Task instructions
How would the lung cancer update below go on? Continue it, starting right after its final sentence.

(Supplied passage begins)

Lung Cancer Update

Randall Lanier, M.D., Pulmonologist

Randall Lanier, M.D., Pulmonologist

Lung cancer is a largely preventable medical condition. It is the most common cancer mortality in both men and women in the world. It is estimated in 2014 more than 224,000 cases will develop and have more than 159,000 deaths. This accounts for more deaths than the three most common cancer cases of colon, breast, and prostate combined. Lung cancer represents approximately 27 percent of all US cancer deaths. Lung cancer will be the largest cancer “killer” over the next 30 years. Twice as many people will be living with lung cancer in 2040 than in 2010. This is mainly due to longer life spans and cancer being more common as we age.

(Supplied passage ends)
(Extracted material begins)

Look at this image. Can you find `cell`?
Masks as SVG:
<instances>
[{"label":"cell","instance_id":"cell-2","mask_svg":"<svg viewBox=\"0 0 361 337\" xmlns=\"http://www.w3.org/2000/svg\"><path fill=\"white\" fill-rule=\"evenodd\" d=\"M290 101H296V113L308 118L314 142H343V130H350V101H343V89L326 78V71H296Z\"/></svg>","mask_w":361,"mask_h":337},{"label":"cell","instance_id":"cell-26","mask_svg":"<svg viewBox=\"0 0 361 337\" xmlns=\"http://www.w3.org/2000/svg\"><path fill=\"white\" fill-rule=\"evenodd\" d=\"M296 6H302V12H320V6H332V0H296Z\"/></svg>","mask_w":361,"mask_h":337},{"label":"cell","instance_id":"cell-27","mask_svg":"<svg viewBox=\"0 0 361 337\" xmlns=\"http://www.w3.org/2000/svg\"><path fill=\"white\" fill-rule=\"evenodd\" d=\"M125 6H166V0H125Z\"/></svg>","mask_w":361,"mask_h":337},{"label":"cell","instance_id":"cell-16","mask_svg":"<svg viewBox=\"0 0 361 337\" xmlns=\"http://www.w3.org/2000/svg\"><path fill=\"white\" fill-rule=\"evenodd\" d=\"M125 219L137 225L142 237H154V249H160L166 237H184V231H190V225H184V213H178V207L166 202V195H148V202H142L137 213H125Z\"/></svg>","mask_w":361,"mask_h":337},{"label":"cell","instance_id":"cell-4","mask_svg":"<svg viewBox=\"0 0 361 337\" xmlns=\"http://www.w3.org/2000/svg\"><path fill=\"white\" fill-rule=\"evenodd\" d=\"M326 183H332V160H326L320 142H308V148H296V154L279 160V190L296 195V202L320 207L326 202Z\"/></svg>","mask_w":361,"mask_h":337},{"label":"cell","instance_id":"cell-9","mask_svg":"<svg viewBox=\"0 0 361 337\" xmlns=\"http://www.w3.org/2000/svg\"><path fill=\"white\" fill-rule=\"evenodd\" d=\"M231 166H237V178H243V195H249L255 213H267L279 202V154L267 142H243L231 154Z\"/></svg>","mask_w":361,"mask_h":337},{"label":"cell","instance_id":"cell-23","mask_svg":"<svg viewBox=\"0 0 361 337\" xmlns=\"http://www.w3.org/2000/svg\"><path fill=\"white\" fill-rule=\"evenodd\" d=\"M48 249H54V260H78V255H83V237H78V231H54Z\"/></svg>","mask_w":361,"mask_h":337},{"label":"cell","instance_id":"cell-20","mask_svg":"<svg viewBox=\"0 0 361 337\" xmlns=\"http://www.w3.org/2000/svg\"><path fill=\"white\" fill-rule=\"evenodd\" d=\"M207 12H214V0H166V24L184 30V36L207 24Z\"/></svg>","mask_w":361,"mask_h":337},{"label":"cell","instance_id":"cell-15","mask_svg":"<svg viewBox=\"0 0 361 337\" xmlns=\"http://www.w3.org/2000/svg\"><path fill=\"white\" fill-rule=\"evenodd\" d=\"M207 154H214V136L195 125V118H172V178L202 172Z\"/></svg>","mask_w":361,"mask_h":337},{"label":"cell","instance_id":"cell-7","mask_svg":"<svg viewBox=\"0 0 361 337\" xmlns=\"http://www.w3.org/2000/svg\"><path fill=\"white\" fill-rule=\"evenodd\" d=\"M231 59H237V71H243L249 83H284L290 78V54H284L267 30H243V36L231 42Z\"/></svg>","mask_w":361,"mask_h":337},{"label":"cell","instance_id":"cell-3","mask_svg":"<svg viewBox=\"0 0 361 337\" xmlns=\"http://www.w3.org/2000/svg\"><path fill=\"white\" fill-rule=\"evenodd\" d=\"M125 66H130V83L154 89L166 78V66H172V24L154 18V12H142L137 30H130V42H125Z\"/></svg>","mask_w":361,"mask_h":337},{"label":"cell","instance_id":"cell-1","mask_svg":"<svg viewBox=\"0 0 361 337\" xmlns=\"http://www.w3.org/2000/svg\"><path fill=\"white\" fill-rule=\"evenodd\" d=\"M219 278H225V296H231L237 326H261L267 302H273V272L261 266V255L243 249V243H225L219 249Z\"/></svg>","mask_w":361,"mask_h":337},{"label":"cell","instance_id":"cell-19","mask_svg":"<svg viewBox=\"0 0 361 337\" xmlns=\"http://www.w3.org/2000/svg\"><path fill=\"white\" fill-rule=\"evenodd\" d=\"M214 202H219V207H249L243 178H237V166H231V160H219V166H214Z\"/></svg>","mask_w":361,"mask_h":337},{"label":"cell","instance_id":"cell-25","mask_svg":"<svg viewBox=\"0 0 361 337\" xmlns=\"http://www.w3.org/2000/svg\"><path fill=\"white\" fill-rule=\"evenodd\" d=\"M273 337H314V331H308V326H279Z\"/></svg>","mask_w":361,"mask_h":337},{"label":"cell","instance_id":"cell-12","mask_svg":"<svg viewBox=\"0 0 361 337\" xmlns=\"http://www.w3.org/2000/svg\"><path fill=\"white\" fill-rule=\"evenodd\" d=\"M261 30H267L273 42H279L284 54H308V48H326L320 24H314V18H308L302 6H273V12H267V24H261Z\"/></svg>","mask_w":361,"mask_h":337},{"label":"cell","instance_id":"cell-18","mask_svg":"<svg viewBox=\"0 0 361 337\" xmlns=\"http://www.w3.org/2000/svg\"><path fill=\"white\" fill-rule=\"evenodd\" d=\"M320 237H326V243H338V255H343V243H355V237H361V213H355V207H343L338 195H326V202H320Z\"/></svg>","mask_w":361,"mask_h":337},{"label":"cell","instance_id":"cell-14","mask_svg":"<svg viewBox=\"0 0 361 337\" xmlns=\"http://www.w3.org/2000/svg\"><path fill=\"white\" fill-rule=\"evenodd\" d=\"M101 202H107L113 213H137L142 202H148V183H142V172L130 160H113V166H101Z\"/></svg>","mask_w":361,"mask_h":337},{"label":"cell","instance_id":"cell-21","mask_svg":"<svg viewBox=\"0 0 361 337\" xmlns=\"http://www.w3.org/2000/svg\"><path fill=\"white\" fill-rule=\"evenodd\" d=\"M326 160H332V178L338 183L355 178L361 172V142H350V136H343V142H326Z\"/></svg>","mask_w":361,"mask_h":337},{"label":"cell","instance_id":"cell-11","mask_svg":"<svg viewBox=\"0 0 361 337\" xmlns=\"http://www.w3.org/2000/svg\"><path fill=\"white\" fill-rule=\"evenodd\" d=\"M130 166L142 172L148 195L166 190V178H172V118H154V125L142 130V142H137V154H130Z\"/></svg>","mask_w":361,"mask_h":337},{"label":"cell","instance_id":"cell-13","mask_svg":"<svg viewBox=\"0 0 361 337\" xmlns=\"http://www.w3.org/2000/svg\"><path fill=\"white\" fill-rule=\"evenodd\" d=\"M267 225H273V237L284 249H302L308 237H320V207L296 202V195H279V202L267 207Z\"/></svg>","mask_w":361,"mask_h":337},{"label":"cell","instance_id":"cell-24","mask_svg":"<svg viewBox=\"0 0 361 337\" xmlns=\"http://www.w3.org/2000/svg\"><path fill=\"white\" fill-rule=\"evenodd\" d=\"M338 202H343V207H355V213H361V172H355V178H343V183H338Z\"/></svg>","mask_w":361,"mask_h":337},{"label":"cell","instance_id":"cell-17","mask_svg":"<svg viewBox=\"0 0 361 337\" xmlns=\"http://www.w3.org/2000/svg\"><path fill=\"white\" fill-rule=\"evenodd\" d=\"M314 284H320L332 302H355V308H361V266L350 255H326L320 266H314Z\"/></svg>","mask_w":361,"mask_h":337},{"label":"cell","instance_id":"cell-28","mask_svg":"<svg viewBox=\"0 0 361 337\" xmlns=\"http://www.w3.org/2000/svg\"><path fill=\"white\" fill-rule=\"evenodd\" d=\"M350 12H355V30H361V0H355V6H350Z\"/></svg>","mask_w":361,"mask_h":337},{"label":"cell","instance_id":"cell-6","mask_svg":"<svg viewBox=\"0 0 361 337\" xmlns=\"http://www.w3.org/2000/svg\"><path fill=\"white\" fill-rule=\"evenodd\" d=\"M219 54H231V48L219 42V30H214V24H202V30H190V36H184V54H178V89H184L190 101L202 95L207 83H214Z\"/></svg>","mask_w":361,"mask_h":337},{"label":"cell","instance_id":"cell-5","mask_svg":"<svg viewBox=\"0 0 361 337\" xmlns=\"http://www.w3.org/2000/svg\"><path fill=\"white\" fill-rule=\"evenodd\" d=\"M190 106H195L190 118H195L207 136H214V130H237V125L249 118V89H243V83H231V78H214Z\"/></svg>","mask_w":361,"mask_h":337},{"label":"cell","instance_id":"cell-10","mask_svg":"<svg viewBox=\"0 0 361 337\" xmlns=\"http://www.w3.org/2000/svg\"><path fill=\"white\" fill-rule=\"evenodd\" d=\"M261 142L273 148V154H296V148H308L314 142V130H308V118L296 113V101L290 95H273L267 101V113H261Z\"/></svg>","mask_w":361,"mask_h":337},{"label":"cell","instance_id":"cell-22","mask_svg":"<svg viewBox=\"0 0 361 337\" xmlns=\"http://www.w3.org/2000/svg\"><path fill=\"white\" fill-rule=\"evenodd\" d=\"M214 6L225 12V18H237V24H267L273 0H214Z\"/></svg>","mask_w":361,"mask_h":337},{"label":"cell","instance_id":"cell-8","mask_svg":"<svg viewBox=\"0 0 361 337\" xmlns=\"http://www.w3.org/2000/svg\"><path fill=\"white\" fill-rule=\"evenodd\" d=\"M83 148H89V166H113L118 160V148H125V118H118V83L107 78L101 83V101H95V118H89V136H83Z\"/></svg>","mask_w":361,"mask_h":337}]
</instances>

(Extracted material ends)

Solved problem
Fortunately for us, lung cancer death rates have begun to decline. Risk factors have not changed much over the years. Smoking is present in 90 percent of all lung cancers diagnosed. Other lung cancer risk factors include radiation, genetics, diet, HIV infection, emphysema, scarring of the lungs, and environmental toxins. Toxins include second hand smoke, asbestos, dust exposure, and radon which is radioactive gas produced by decay of uranium in soil.

Kentucky had the highest lung cancer death rate of any state in 2013. Kentucky also has the highest per capita tobacco use in the United States. Tobacco smoking is responsible for nearly 1 in 5 deaths in general. The smoking rate in the U.S. has dropped by half from 1965 to 2012. At the height of adult U.S. smoking, it was estimated that 42 percent of the population smoked. Now that estimate has dropped to 18.1 percent. However, in developing countries, tobacco consumption is rising at 3.4 percent per year as of 2002. Young adults are the most likely to start smoking with new onset of older smokers showing a marked decline.

Prognosis in lung cancer is generally poor because of not being able to diagnosis it due to lack of symptoms until it is in advanced stages. One year survival after diagnosis is at approximately 43 percent and five year survival is at 17 percent. Most cases are in patients greater than 65 years of age when diagnosed and has already been developing for several years.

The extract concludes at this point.